- **Work instructions**
Once more, print the records exactly as given.

- **Extracted entries**
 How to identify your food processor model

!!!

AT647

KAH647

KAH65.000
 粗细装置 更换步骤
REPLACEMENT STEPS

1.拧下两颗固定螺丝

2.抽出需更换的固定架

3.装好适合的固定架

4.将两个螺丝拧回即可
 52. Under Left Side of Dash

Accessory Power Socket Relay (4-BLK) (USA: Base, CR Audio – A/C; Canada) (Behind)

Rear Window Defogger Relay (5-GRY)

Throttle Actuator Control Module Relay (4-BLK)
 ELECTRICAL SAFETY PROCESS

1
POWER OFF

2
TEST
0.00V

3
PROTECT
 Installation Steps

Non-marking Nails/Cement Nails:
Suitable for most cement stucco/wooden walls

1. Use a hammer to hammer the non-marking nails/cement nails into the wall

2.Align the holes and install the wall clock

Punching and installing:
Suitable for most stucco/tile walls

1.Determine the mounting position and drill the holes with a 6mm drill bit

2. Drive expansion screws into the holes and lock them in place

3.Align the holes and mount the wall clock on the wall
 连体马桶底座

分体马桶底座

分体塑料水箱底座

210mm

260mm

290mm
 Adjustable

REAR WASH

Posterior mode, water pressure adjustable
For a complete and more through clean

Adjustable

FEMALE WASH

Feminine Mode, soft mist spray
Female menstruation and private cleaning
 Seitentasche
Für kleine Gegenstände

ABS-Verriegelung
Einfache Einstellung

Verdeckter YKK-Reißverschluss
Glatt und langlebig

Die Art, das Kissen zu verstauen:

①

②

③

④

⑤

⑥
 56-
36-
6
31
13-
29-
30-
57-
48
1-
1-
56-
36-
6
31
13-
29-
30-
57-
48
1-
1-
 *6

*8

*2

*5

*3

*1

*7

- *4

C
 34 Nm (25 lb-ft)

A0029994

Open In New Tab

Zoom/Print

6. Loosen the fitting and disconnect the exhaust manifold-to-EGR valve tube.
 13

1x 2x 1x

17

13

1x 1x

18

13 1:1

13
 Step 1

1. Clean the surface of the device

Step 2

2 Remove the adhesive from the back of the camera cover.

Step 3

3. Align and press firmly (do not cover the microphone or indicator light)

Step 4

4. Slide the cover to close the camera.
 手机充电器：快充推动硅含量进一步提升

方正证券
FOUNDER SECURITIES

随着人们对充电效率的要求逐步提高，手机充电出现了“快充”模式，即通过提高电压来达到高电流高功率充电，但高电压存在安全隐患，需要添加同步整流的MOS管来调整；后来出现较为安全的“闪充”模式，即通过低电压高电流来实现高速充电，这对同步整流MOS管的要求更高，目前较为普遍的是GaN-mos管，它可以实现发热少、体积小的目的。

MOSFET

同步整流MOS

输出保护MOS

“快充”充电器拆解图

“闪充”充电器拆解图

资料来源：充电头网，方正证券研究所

- **Answer box**
 How to identify your food processor model

!!!

AT647

KAH647

KAH65.000
 粗细装置 更换步骤
REPLACEMENT STEPS

1.拧下两颗固定螺丝

2.抽出需更换的固定架

3.装好适合的固定架

4.将两个螺丝拧回即可
 52. Under Left Side of Dash

Accessory Power Socket Relay (4-BLK) (USA: Base, CR Audio – A/C; Canada) (Behind)

Rear Window Defogger Relay (5-GRY)

Throttle Actuator Control Module Relay (4-BLK)
 ELECTRICAL SAFETY PROCESS

1
POWER OFF

2
TEST
0.00V

3
PROTECT
 Installation Steps

Non-marking Nails/Cement Nails:
Suitable for most cement stucco/wooden walls

1. Use a hammer to hammer the non-marking nails/cement nails into the wall

2.Align the holes and install the wall clock

Punching and installing:
Suitable for most stucco/tile walls

1.Determine the mounting position and drill the holes with a 6mm drill bit

2. Drive expansion screws into the holes and lock them in place

3.Align the holes and mount the wall clock on the wall
 连体马桶底座

分体马桶底座

分体塑料水箱底座

210mm

260mm

290mm
 Adjustable

REAR WASH

Posterior mode, water pressure adjustable
For a complete and more through clean

Adjustable

FEMALE WASH

Feminine Mode, soft mist spray
Female menstruation and private cleaning
 Seitentasche
Für kleine Gegenstände

ABS-Verriegelung
Einfache Einstellung

Verdeckter YKK-Reißverschluss
Glatt und langlebig

Die Art, das Kissen zu verstauen:

①

②

③

④

⑤

⑥
 56-
36-
6
31
13-
29-
30-
57-
48
1-
1-
56-
36-
6
31
13-
29-
30-
57-
48
1-
1-
 *6

*8

*2

*5

*3

*1

*7

- *4

C
 34 Nm (25 lb-ft)

A0029994

Open In New Tab

Zoom/Print

6. Loosen the fitting and disconnect the exhaust manifold-to-EGR valve tube.
 13

1x 2x 1x

17

13

1x 1x

18

13 1:1

13
 Step 1

1. Clean the surface of the device

Step 2

2 Remove the adhesive from the back of the camera cover.

Step 3

3. Align and press firmly (do not cover the microphone or indicator light)

Step 4

4. Slide the cover to close the camera.
 手机充电器：快充推动硅含量进一步提升

方正证券
FOUNDER SECURITIES

随着人们对充电效率的要求逐步提高，手机充电出现了“快充”模式，即通过提高电压来达到高电流高功率充电，但高电压存在安全隐患，需要添加同步整流的MOS管来调整；后来出现较为安全的“闪充”模式，即通过低电压高电流来实现高速充电，这对同步整流MOS管的要求更高，目前较为普遍的是GaN-mos管，它可以实现发热少、体积小的目的。

MOSFET

同步整流MOS

输出保护MOS

“快充”充电器拆解图

“闪充”充电器拆解图

资料来源：充电头网，方正证券研究所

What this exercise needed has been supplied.